Mounting Private /proc in Docker Namespaces: Minimal Privilege Requirements and Solutions


2 views

When working with nested namespaces inside Docker containers, mounting a private /proc filesystem presents unique security and privilege challenges. The core issue stems from Linux kernel security mechanisms interacting with container isolation layers.
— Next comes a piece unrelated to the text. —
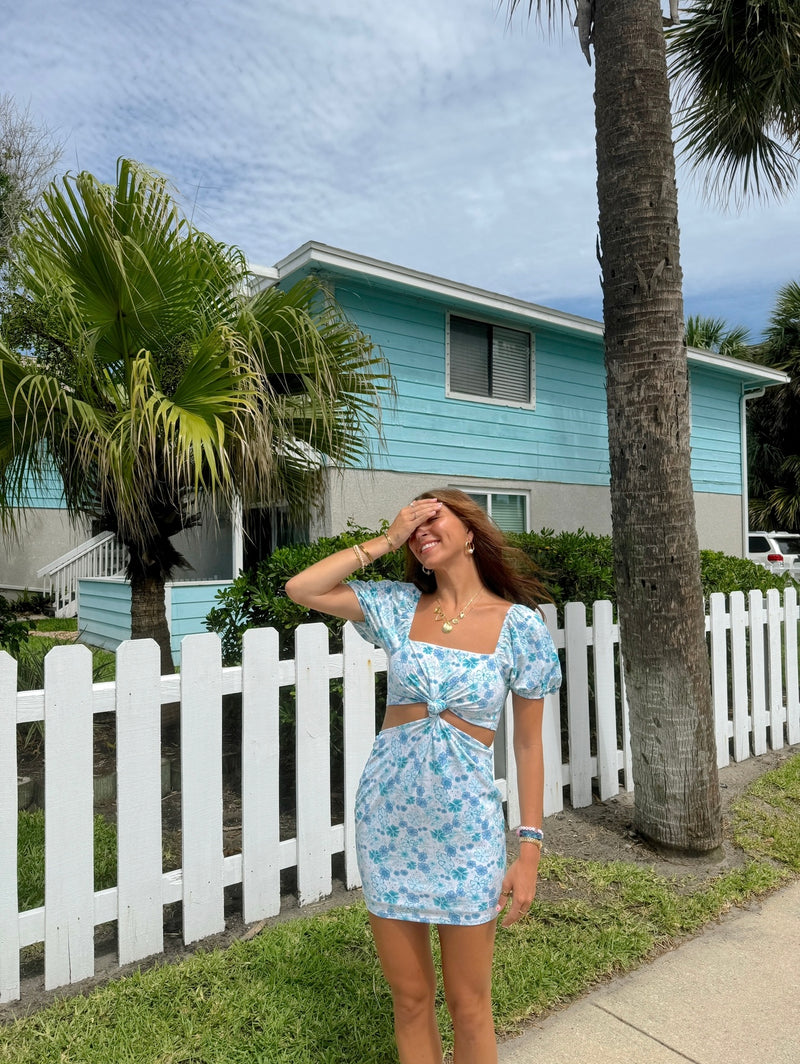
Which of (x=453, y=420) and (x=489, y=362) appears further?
(x=489, y=362)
As demonstrated in the examples, several approaches yield different results:

# Full privileged access works
sudo docker run --privileged --security-opt=seccomp=unconfined \\
 -it fedora:rawhide /usr/bin/unshare -Ufmp -r \\
 /bin/sh -c 'mount -t proc proc /proc'

# CAP_SYS_ADMIN alone fails
sudo docker run --cap-add=sys_admin --security-opt=seccomp=unconfined \\
  -it fedora:rawhide /usr/bin/unshare -Ufmp -r \\
   /bin/sh -c 'mount -t proc proc /proc'

The Security-Enhanced Linux (SELinux) policy enforcement plays a significant role in this scenario:

# Disabling SELinux enforcement per-container
sudo docker run --cap-add=sys_admin --security-opt label:disable \\
 -it fedora:rawhide /usr/bin/unshare -fmp /bin/sh -c \\
 'mount --make-private / ; mount -t proc proc /proc'

For the most secure implementation that still works, consider:

# Minimal working configuration
sudo docker run --cap-add=SYS_ADMIN --cap-add=SYS_CHROOT \\
    --security-opt seccomp=unconfined \\
    --security-opt apparmor=unconfined \\
    --security-opt label=disable \\
    -it fedora:rawhide /usr/bin/unshare -fmp \\
    /bin/sh -c 'mount --make-private /; mount -t proc proc /proc'

The EPERM (Operation not permitted) error occurs because:

  1. The container needs CAP_SYS_ADMIN for mount operations
  2. The user namespace remapping conflicts with SELinux labeling
  3. Seccomp filters may block certain syscalls needed for nested mounts

For deeper investigation, consider using kernel tracing:

# Trace mount syscalls
sudo strace -f -e trace=mount \\
    docker run --cap-add=sys_admin --security-opt label:disable \\
    -it fedora:rawhide /usr/bin/unshare -fmp /bin/sh -c \\
    'mount -t proc proc /proc'

If the above solutions don't meet your needs, consider:

# Using podman with --privileged instead of docker
podman run --privileged -it fedora:rawhide \\
    /usr/bin/unshare -Ufmp -r /bin/sh -c 'mount -t proc proc /proc'

# Creating the namespace outside Docker first
unshare -Ufmp -r
docker run --pid=host --net=host --ipc=host \\
    -v /proc:/oldproc fedora:rawhide /bin/sh -c \\
    'mount -t proc proc /proc'

Creating nested namespaces within Docker containers presents unique challenges, particularly when dealing with filesystem mounts. The specific case of mounting a private /proc requires careful consideration of Linux capabilities and security mechanisms.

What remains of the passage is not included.